--- 記事 ---
◇ ◇ ◇ ◇ ◇
■戦後70年特集 戦争と空港を考える
今日8月15日、太平洋戦争終戦の日から70年となりました。
私自身、戦後生まれですから、当時のことは何も分からない身です。しかし、70年間、世界の平和をリードしてきた日本で、今、平和と繁栄を、何にも考えずに享受できている一人です。
戦後70年を迎えるに当たり、空の駅情報館では、戦争と空港について取り上げたいと思います。
太平洋戦争は、飛行機の威力が証明された戦争だったようですが、それ故、日本の空港の多くは、戦争直前〜戦時中に造られた飛行場を起源とするものが多数存在しています。戦時中に造られた飛行場は、突然土地を追われ、村人総動員で突貫で造られたものも少なくありません。
平和な現代、旅行やビジネスに快適に利用できる空港も、戦争があったから、今快適に利用できる、とも言えます。
しかし、97ある空港の沿革を、国土交通省の公式サイトなどで見てみても、戦争中に出来たことや戦時中の活用内容に触れたものは“皆無”です。
◇ ◇ ◇ ◇ ◇
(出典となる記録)

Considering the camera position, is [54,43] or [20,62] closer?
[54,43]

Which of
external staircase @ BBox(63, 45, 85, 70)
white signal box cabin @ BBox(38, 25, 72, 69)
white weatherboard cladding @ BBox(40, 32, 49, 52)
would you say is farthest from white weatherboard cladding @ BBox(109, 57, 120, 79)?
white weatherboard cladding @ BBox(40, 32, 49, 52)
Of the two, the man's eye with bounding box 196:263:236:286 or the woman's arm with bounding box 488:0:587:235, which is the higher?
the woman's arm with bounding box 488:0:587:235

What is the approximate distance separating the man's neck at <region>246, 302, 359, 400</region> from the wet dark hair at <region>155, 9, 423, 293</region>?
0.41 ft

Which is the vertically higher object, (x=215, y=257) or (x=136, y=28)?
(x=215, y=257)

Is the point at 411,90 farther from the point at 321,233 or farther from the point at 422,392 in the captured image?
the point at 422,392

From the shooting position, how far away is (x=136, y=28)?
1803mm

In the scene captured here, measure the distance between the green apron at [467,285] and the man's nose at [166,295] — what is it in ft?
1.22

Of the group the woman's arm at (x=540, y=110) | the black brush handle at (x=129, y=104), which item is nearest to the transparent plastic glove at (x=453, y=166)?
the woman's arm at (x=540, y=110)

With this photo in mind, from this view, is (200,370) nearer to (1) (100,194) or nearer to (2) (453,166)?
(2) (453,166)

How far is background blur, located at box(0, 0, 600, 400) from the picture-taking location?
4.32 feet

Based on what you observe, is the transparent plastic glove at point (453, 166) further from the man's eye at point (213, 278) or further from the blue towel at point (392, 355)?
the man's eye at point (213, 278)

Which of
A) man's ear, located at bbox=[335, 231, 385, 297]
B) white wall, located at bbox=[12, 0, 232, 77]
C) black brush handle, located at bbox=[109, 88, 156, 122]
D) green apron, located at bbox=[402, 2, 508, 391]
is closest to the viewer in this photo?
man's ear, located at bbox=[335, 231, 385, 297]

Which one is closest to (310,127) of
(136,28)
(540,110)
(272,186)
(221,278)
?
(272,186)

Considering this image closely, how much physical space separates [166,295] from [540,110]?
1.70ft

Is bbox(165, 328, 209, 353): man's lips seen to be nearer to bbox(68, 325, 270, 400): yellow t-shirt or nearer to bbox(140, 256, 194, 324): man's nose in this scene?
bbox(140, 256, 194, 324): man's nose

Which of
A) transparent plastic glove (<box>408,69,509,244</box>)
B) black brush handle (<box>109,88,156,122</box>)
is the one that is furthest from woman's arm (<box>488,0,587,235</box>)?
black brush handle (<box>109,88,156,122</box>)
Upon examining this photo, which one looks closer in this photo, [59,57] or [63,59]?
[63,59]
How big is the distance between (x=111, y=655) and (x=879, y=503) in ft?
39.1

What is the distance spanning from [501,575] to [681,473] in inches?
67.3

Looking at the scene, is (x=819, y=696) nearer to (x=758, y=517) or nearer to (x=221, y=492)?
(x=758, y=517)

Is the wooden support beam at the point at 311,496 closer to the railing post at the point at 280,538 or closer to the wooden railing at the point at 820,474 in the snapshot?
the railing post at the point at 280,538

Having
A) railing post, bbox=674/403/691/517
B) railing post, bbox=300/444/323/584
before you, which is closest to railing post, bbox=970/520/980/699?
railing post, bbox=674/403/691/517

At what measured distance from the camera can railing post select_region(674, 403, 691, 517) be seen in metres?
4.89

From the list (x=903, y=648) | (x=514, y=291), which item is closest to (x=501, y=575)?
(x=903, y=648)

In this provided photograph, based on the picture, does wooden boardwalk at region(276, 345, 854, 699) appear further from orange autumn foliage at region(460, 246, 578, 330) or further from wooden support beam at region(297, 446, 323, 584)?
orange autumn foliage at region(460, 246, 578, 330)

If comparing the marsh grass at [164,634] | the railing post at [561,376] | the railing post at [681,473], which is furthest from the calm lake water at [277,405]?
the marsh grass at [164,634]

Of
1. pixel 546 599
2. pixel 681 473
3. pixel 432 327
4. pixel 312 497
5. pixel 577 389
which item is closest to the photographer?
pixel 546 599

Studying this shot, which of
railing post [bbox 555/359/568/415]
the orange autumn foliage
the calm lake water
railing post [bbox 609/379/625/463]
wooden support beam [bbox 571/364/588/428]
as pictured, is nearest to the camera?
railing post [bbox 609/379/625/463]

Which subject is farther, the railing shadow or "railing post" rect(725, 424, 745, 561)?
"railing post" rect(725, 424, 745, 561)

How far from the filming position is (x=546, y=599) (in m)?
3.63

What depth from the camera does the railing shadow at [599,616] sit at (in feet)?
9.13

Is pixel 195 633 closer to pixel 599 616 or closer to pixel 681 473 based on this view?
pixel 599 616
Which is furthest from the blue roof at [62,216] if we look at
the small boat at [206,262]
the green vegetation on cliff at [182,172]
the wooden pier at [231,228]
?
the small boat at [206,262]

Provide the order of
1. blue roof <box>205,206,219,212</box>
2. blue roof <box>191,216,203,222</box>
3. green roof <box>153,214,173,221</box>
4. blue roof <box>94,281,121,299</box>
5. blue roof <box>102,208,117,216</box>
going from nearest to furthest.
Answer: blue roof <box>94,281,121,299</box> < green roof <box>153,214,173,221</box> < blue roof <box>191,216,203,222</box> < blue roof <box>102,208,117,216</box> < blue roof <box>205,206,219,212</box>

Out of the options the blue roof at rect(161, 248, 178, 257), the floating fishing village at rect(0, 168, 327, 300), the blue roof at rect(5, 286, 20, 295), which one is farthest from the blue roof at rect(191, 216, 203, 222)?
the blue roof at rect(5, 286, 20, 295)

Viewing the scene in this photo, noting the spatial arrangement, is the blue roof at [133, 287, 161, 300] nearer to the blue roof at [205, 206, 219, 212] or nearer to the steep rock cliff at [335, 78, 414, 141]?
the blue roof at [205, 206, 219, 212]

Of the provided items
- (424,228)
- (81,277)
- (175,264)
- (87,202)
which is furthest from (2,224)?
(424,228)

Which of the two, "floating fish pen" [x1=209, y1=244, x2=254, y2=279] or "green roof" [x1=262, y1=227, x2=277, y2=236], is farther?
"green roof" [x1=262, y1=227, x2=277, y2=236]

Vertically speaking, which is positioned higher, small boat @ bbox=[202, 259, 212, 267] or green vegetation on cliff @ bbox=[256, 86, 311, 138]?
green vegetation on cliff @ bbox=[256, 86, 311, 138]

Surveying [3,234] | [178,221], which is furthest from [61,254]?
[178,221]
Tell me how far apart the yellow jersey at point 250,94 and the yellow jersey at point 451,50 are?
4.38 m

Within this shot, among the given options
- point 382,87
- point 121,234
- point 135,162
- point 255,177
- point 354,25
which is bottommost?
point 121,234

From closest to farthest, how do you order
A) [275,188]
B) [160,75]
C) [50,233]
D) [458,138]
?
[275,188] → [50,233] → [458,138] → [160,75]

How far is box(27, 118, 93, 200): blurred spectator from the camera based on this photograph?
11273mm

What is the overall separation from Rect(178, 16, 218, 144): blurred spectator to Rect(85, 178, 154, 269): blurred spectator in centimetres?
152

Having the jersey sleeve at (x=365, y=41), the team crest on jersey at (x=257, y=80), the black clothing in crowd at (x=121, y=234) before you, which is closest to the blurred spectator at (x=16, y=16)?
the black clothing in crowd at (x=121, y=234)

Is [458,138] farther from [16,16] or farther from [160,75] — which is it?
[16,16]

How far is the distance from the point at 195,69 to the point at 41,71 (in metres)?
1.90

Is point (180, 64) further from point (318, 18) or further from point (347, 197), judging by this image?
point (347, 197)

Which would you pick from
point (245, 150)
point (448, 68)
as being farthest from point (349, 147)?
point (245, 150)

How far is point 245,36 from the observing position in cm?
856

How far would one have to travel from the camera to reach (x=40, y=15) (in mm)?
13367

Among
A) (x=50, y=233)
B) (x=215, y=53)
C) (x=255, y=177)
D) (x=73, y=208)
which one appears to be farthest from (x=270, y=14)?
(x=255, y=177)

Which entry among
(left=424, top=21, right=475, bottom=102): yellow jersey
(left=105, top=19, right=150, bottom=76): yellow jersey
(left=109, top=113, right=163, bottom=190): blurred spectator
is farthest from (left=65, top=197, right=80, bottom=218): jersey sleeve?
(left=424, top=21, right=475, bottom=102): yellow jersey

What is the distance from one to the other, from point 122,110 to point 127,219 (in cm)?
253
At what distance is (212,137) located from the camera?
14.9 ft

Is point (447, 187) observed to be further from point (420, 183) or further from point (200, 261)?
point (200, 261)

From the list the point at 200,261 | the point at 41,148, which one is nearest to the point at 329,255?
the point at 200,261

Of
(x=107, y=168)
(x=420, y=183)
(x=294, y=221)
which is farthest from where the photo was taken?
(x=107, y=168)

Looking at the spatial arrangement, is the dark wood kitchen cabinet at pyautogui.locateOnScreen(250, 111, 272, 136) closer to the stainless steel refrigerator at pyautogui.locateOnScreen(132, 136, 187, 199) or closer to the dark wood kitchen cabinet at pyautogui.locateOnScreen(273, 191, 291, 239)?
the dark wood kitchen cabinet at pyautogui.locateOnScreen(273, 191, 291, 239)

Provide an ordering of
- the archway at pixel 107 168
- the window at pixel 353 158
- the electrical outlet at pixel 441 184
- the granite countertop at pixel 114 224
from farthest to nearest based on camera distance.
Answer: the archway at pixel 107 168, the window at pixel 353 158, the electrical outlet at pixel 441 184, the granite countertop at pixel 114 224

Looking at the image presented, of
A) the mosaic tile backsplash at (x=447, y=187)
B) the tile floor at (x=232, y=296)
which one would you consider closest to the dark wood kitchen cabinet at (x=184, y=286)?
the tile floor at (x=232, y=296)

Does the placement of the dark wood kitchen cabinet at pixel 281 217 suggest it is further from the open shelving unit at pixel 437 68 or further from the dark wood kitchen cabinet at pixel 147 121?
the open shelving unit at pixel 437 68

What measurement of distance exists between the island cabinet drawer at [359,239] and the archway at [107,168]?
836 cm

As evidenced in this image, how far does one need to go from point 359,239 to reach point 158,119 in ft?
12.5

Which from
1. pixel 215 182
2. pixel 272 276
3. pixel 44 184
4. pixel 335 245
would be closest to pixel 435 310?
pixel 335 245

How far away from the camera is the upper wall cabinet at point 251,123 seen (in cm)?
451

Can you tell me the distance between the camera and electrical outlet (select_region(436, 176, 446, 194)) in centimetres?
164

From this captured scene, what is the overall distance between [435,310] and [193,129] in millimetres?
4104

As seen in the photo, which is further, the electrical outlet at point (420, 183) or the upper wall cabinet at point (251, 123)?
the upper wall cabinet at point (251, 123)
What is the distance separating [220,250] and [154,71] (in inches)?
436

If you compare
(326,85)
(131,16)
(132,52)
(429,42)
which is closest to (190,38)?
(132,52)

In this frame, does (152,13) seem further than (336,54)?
◇ ◇ ◇ ◇ ◇
--- 出題 A ---
戦争と空港についての記事を2文で要約せよ。
--- 出題 B ---
戦争と空港についての記事によると、戦時中に造られた飛行場には、どのように造られたものが少なくないか。

--- 解答全文 A ---
太平洋戦争は飛行機の威力が証明された戦争であり、日本の空港の多くは戦争直前から戦時中に造られた飛行場を起源としている。しかし、97ある空港の沿革を国土交通省の公式サイトなどで見ても、戦争中にできたことや戦時中の活用内容に触れたものは皆無である。

--- 解答全文 B ---
突然土地を追われ、村人総動員で突貫で造られたもの。